From Weekend Dad by Naseem Hrab, illus. by Frank Viva
Their Saturday is filled with new routines from eating eggs for breakfast, playing cards and going to the park, all repeated Sunday. But when it's time to leave, the child is mindful of each parent being alone without him. Still this child must reconcile that his father will not be coming in when dropping him off and to that end, Dad hands him a touching letter about how much he loves him and is always with him.
...you will hear your dad's heart beat, and with each beat, you will hear the words: "You are loved." No instrument can pick this tiny pulse up except for your own heart and imagination.
This is a story of reality but with heart. Mom and Dad aren't going to find their way back to each other. (And Naseem Hrab makes sure not to place blame on either parent or make the story about their relationship. This is all about the child.) Dad's apartment is rather sparse but he's working to make it more for his son.  Naseem Hrab's text from the child's perspective is similarly stark as the situation probably is for any child experiencing a separation within the family. It is what it is. The boy doesn't overthink but he does take it for what it is right now: complex, confusing, and harsh. The only relief is in the dad's words, words that he undoubtedly took time to compose, and which touch with their affection and concern.

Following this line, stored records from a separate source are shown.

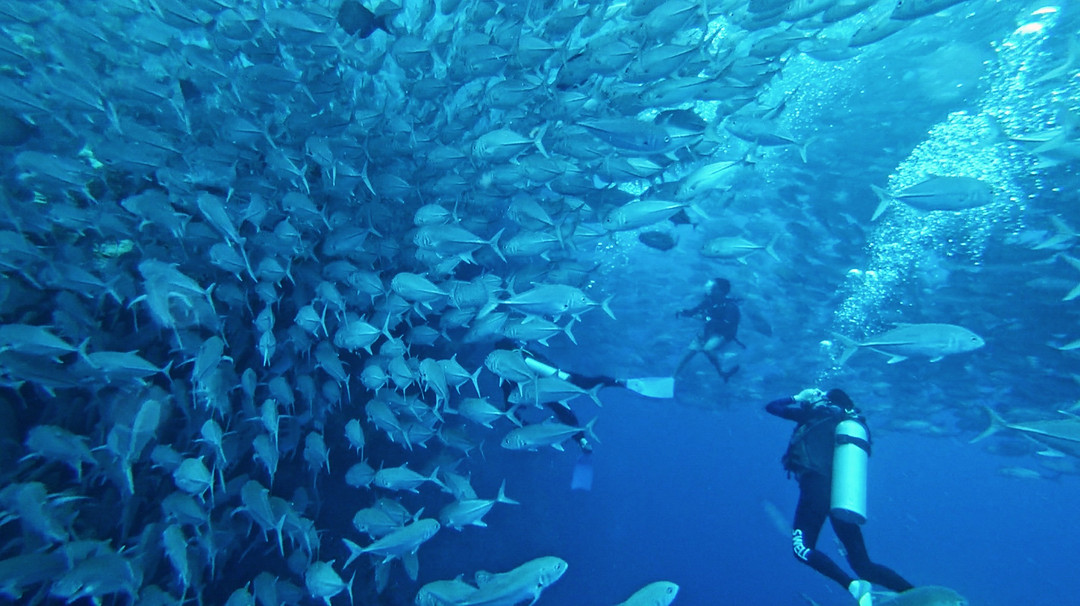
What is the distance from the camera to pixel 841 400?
20.4 feet

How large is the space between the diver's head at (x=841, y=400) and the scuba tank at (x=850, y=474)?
373 mm

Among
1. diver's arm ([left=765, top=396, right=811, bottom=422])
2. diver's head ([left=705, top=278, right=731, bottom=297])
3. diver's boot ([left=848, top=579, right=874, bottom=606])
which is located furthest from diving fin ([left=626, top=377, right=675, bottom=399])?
diver's boot ([left=848, top=579, right=874, bottom=606])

From Weekend Dad by Naseem Hrab, illus. by Frank Viva
Between the muted tones of olive drab, rose brown, grey and yellow and the ever-present scribbles of cloud and smoke, Frank Viva's artwork does not divert from Naseem Hrab's text. The upheaval and the austerity of the circumstances are reflected in Frank Viva's ink and digitally coloured illustrations. With few colours and an economy of shape, Frank Viva conveys what this child sees and feels, and it is bleak. But things will change, and Naseem Hrab's final words, having father and son heading off to buy a bed, and Frank Viva's last double spread, a little brighter in colour and alive with activity, indicate things are going to be okay.